There are 3-4 parts to a sincere apology:

1. “I’m sorry”

2. “I was wrong”

3. “Please forgive me” and, when appropriate,

4. “I love you”

It begins with “I’m sorry,” but it doesn’t end there. How many times have you been on the receiving end of these words and it’s a mere formality, just empty words? It doesn’t feel good, does it? It’s borderline dismissive like something’s being said to get you to move on and change the subject.

“I was wrong” is powerful because you are owning what you did and acknowledging that it was not okay. It takes the blame. Admission of wrongdoing is the beginning of healing, but it doesn’t end there.

“Please forgive me” is where the healing takes place. It puts the offended person in the driver’s seat. They now are an active participant in the apology, because they get to decide if they are willing to forgive the person who wronged them. It is a way of bringing closure to the situation by bringing it full circle.

“I love you” is saved for the people you are closest to let them know their place of value in your life. There are times when someone is hurt when they question if the offender loves and cares about them. This assures them that the love isn’t what is in question here, but rather the lack of ability to act congruously.

There is one more piece to an apology and restoring right relationship with the other person.
It goes unsaid, but it’s critical to refrain from repeating the same behavior in the future. If you are sincerely sorry for what you did, then you will make the effort to ensure it doesn’t happen again.

It wears thin when that person who is always late apologizes and then continues to be habitually late!
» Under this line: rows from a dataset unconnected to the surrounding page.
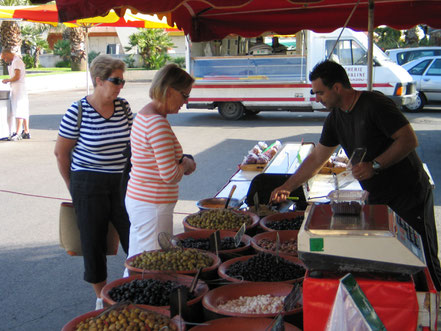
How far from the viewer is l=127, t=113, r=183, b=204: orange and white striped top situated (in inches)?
119

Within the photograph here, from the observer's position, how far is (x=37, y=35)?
4112 centimetres

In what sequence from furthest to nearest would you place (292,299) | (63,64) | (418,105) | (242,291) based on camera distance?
(63,64), (418,105), (242,291), (292,299)

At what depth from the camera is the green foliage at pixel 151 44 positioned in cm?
3638

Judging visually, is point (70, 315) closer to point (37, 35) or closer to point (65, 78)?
point (65, 78)

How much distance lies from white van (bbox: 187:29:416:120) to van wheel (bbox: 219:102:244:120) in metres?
0.33

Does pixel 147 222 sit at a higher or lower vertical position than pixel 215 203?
higher

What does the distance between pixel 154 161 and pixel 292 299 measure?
1.25 meters

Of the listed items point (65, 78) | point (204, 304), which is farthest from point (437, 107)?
point (65, 78)

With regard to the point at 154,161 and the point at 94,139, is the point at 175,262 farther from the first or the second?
the point at 94,139

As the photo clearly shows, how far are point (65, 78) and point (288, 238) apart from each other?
2855cm

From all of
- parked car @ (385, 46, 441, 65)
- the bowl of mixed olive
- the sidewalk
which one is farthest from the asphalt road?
the sidewalk

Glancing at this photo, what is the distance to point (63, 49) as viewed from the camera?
142 ft

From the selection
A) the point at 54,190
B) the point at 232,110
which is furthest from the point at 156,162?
the point at 232,110

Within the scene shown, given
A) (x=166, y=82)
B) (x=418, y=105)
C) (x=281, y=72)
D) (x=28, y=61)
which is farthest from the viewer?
(x=28, y=61)
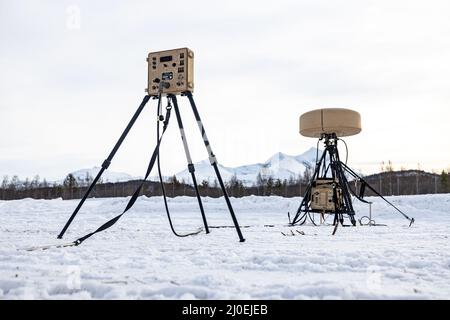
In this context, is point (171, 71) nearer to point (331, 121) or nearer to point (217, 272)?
point (217, 272)

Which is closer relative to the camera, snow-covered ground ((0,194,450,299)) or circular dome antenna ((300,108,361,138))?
snow-covered ground ((0,194,450,299))

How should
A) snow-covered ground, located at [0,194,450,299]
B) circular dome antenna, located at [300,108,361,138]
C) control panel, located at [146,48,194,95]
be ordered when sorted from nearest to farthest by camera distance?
snow-covered ground, located at [0,194,450,299] < control panel, located at [146,48,194,95] < circular dome antenna, located at [300,108,361,138]

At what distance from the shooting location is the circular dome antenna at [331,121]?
22.8ft

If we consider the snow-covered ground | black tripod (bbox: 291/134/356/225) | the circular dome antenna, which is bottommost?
the snow-covered ground

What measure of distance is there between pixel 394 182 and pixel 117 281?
32802 millimetres

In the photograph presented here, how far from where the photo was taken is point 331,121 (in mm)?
6945

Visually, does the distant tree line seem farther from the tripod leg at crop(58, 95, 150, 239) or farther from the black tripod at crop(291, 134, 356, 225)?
the tripod leg at crop(58, 95, 150, 239)

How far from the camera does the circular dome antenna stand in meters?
6.95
On more serious issues, it can break down trust and over time, even destroy a relationship. A heartfelt apology denotes that you are willing to make necessary changes to correct the offensive behavior, no matter how difficult it may be.

I would be remiss if I didn’t address the importance of forgiveness. I try to make a practice of forgiving quickly and completely, which means not bringing it up at a later time. (No keeping score!)

It can be difficult to forgive someone for many reasons. Perhaps they are a repeat offender. Maybe the harm done involved a loved one killed by a drunk driver or by an error while receiving medical treatment. Maybe it’s abuse or rape or any other heinous unmentionable….or, perhaps the apology never comes.

How do we choose to forgive in these instances? It’s an intentional act of will. Why? Because when we chose to not forgive we carry around the offense like a heavy burden. It propagates anger, bitterness, regrets, and any number of negatives that will end up hurting us way more than forgiveness itself.

It’s not a new concept but bears repeating: Anger is like drinking poison and expecting the other person to die.

To forgive means allowing yourself to become released from these burdens. It gives the freedom to step into a better life free from these encumbrances. Sometimes it doesn’t happen overnight. It can be a lengthy process. Ultimately, it is the only good choice.

We have all been on both sides of an apology. It is the human condition to make mistakes and have regrets. The amazing thing is, that we don’t have to let our transgressions define us. We can take the necessary steps toward restoration. It begins with 3 little words…and then it goes from there!